From principles to practice
Democratic AI requires four foundations:
- Open source: Models must be open so researchers and citizens can examine them and identify problems.
- Public funding: AI research must serve the common good, not private profit. Funding must flow directly to communities developing AI for social needs; not just universities producing papers, but projects maintaining actual tools people use. Currently, even widely-used open-source AI projects struggle to secure ongoing support (Bernstein & Crowley, 2022). We need sustained funding for community-controlled infrastructure: local model registries, shared computing cooperatives, and commons-based training programmes enabling communities to develop, deploy, and govern their own systems.
- Democratic control: Decisions about AI use must emerge from transparent processes, not closed corporate boards. Those who control the “means of prediction”– data, computational infrastructure, and expertise – wield power comparable to historical control over means of production (Kasy, 2025). Policy must create space for commons governance. Rather than regulation designed for corporate actors, we need legal frameworks recognising community ownership. Data sovereignty provisions should enable communities to control how their data trains models. Procurement rules should preference genuinely commons-governed projects where communities retain democratic control, not just “open-source” models corporations increasingly co-opt.

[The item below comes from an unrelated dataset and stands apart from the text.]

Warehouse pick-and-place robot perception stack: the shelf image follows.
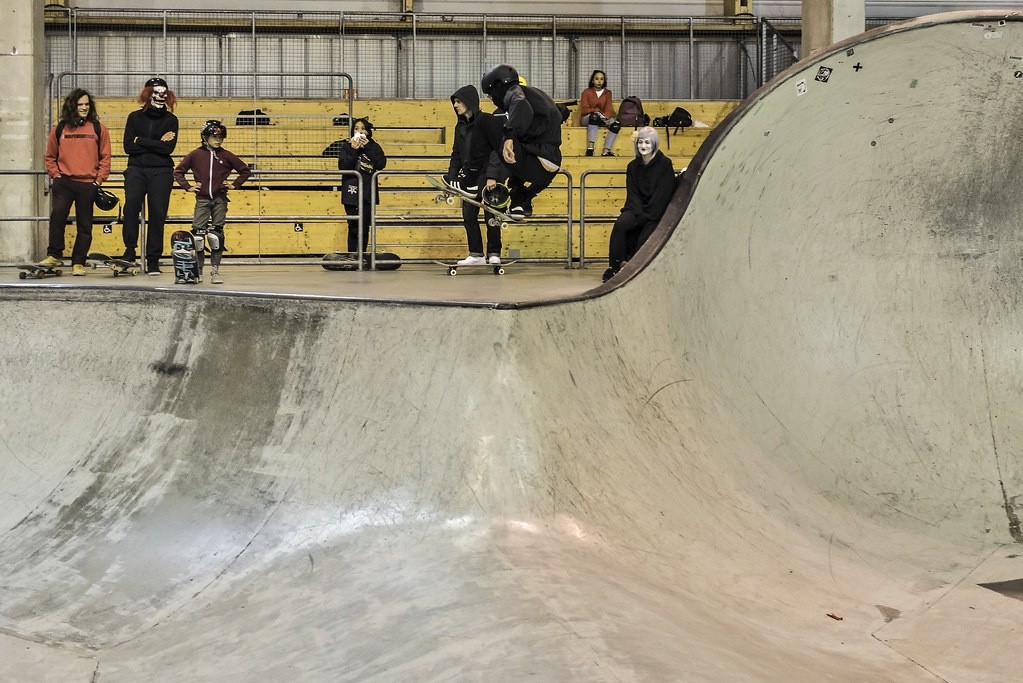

- Social ownership: AI tools and infrastructures must belong to communities, not monopolies. The objectives encoded into AI systems ultimately reflect the priorities of those controlling the means of prediction (Kasy, 2025). When algorithms determine who gets hired, receives medical care, or sees which news, prioritising profit over social welfare produces predictable harms – from discriminatory housing loan denials to platforms optimising for engagement through anger and anxiety (Kasy, 2025). Models like the GovAI Coalition – where hundreds of US government bodies collectively set open-source AI procurement standards – show how collective institutions can establish standards serving public interests (Sharma & Adler, 2024). However, such coalitions must extend beyond governments to include workers, civil society, and affected communities as equal decision-makers. Community-controlled data cooperatives, operating democratically and transparently, offer an alternative to both corporate enclosure and state surveillance.
The real power of the commons lies not in the technological products themselves but in the people who openly design, produce, use, and share them. We have built transformative commons-based infrastructure before; from Wikipedia to the protocols underlying the internet itself. We have the technical capacity to ensure AI follows a different path: one where democratic governance and community ownership are designed in from the start.
The question is whether we have the political will to fight for it – and at every level where that fight must occur. This means nurturing grassroots movements, communities, and networks willing to experiment with and contribute to commons-based AI configurations, both locally and globally. It also means exercising pressure on regional, national, and transnational bodies of governance to introduce favourable legislation and provide adequate resources. The commons has never been built at a single scale; neither will democratic AI.